3. The single-call benchmark#

bench = ov.single.compare_metacell_backends(
    adata,
    backends=['seacells', 'metaq', 'supercell', 'kmeans', 'random', 'geosketch'],
    n_metacells=100,
    use_rep='X_pca',
    layer='counts',
    layer_lognorm='lognorm',
    eval_label='clusters',
    device='cpu',           # seacells GPU path needs cupy
    n_rigor_rep=20,
    random_state=0,
    train_epoch=80, warm_epochs=10, codebook_init='random',  # metaq-only kwargs
)
bench[['runtime_s', 'dubious_rate', 'rigor_score',
       'mean_purity', 'mean_compactness', 'n_metacells']].round(3)
Welcome to SEACells!
Parameter graph_construction = union being used to build KNN graph...
Building kernel on X_pca
WARNING: adata.X seems to be already log-transformed.
[Epoch 1] RNA: Loss Rec=1.6497
[Epoch 1] RNA: Loss Rec=0.8152 Loss Rec Q=0.8190 | Codebook: Loss C=0.0038
[Epoch 20] RNA: Loss Rec=0.7487 Loss Rec Q=0.7667 | Codebook: Loss C=0.0095
[Epoch 40] RNA: Loss Rec=0.7331 Loss Rec Q=0.7618 | Codebook: Loss C=0.0106
[Epoch 60] RNA: Loss Rec=0.7214 Loss Rec Q=0.7591 | Codebook: Loss C=0.0104
[Epoch 80] RNA: Loss Rec=0.7126 Loss Rec Q=0.7565 | Codebook: Loss C=0.0110
runtime_s dubious_rate rigor_score mean_purity mean_compactness n_metacells
backend
seacells 16.119 0.653 0.420 0.896 8.044 100
metaq 424.741 0.695 0.400 0.879 8.791 100
supercell 0.452 0.801 0.346 0.874 8.186 100
kmeans 1.998 0.616 0.439 0.884 8.027 100
random 0.000 1.000 0.284 0.282 20.182 100
geosketch 0.251 0.910 0.280 0.898 7.541 100

4. Rank by purity / runtime / rigor#

import matplotlib.pyplot as plt
ranked = bench.sort_values('mean_purity', ascending=True)
fig, axes = plt.subplots(1, 3, figsize=(13, 3.5))
ranked['mean_purity'].plot.barh(ax=axes[0], color='#1f77b4')
axes[0].set_xlabel('mean purity'); axes[0].set_xlim(0, 1)
axes[0].axvline(ranked['mean_purity']['random'], color='red', linestyle='--')
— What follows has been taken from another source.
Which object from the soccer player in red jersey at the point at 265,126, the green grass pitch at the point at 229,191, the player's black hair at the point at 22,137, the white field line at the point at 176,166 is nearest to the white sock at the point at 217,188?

bench['runtime_s'].plot.barh(ax=axes[1], color='#2ca02c', logx=True)
axes[1].set_xlabel('runtime (s, log)')

bench['rigor_score'].plot.barh(ax=axes[2], color='#9467bd')
axes[2].set_xlabel('rigor_score'); axes[2].set_xlim(0, 1.05)
for ax in axes:
    ax.invert_yaxis()
plt.tight_layout(); plt.show()

5. UMAP overlay grid#

Project all six partitions back onto the source UMAP.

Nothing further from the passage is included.